Note that under mode='compose' the rows in data are the retrieval candidates — a possibly larger set than the subset the LLM selected and wove into context. Useful for showing "everything we found" alongside "what we sent to the model."

mode
enum<string>
required

Echoes the request's mode. compose ⇒ both data and context populated; retrievedata populated and context null.

Available options:
retrieve,
compose
object
string
default:search

Constant discriminator for the resource type.

Allowed value: "search"
data
Memory · object[]

Ranked Memory rows from retrieval.

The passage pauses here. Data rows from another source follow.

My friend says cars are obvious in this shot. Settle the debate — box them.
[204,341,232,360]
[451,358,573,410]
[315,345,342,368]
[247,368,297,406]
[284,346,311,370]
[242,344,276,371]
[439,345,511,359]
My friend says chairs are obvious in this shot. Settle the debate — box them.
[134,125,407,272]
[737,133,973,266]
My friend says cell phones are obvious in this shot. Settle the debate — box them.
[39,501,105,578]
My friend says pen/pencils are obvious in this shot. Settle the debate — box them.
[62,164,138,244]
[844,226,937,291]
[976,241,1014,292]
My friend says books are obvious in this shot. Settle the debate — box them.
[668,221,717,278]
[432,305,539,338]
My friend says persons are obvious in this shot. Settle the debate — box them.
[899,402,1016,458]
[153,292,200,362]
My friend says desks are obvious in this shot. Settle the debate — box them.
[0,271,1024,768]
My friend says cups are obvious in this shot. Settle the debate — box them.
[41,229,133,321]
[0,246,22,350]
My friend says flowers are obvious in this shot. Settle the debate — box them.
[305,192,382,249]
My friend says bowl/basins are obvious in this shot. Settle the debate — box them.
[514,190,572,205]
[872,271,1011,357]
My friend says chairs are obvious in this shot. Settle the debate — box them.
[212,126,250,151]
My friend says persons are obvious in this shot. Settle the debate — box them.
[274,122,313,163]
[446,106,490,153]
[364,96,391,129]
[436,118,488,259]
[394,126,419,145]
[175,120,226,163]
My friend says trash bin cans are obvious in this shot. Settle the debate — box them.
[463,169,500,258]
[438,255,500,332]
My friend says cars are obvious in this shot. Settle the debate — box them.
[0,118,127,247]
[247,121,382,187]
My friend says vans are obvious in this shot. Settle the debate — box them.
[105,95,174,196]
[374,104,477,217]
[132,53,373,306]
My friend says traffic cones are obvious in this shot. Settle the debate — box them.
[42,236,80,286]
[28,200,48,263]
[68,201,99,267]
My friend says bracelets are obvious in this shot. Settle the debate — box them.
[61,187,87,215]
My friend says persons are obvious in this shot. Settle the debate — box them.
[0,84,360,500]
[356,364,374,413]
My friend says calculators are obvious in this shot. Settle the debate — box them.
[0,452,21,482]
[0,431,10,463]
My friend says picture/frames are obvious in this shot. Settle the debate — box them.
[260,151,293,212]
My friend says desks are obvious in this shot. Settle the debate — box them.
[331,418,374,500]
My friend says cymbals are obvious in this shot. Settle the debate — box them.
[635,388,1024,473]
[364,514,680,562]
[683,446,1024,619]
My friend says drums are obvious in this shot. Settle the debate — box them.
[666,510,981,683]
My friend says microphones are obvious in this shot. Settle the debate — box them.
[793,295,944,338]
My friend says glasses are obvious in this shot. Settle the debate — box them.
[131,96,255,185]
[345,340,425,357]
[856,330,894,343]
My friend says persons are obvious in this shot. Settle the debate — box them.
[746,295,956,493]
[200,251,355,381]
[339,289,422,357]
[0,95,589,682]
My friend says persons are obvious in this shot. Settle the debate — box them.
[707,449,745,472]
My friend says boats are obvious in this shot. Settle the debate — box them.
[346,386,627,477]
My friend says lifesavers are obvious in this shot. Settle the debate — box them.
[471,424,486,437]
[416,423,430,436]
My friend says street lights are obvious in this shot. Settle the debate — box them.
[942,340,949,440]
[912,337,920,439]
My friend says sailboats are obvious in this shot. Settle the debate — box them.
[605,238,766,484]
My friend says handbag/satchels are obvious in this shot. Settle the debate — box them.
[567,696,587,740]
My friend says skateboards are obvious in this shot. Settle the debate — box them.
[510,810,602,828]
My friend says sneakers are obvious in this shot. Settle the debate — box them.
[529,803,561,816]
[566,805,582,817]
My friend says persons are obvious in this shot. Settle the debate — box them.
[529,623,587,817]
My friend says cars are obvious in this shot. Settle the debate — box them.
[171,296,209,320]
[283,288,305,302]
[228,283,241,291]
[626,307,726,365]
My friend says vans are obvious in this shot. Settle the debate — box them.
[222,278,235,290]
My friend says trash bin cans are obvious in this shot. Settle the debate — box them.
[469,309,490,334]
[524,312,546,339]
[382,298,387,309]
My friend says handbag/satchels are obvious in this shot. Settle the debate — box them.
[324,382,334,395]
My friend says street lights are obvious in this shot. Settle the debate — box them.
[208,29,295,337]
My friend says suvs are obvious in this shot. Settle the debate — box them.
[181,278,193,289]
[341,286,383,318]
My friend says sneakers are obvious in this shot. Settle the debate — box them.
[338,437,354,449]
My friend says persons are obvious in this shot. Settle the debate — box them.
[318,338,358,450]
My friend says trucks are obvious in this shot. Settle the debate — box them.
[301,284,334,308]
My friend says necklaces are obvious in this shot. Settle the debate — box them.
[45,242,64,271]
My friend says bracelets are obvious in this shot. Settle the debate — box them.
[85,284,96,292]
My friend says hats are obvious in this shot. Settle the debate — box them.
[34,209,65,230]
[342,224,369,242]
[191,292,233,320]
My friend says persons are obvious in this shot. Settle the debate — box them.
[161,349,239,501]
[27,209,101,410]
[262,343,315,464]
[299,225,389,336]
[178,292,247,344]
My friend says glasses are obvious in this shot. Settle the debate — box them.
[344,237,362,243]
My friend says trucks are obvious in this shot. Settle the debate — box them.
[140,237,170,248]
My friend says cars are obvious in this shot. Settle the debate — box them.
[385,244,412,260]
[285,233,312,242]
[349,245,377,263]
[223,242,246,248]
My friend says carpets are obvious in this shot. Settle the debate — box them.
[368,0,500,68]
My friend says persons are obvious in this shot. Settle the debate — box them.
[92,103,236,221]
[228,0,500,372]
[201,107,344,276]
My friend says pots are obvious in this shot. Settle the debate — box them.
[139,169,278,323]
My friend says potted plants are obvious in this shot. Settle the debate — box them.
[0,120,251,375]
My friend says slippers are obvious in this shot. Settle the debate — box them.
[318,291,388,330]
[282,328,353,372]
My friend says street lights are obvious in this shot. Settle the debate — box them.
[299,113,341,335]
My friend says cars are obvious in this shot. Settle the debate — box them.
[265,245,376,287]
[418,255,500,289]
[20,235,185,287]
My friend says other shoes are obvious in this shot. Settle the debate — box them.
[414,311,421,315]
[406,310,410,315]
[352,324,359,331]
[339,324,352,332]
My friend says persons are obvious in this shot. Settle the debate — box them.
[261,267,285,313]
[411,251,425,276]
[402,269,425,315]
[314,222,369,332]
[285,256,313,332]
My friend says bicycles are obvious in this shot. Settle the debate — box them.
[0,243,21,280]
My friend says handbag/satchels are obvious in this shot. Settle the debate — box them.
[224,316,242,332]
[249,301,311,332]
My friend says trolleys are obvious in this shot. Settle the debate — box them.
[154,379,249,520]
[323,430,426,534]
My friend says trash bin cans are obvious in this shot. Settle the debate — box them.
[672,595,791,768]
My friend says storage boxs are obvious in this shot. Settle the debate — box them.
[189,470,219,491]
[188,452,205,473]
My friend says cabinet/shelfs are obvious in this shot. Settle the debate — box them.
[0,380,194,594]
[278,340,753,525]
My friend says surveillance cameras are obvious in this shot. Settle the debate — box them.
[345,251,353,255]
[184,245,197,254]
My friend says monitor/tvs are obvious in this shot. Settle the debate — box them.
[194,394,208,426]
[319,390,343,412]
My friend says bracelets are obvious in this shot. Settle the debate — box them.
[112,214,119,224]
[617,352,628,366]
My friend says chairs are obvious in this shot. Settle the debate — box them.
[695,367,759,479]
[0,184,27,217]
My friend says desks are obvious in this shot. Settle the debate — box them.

Populated for both modes. Semantic rows (fact/artifact/episode) are ordered by score desc; when include requests lesson/procedure, those directive rows are precision-gated (not vector-scored, score is null) and lead the list ahead of the semantic rows. For mode=compose, the semantic rows are the candidates considered by the context-selection step — a (possibly larger) superset of what ended up in context.

context
string | null

Assembled markdown context block ready for prompt insertion. Populated only when mode=compose; null otherwise.

stage_timings
Stage Timings · object

Per-stage retrieval-pipeline latencies (seconds). Populated in both modes.

context_selection_applied
boolean
default:false

True when the LLM context-selection step ran. False indicates the pipeline fell through (e.g. an empty candidate pool, or context selection disabled by config).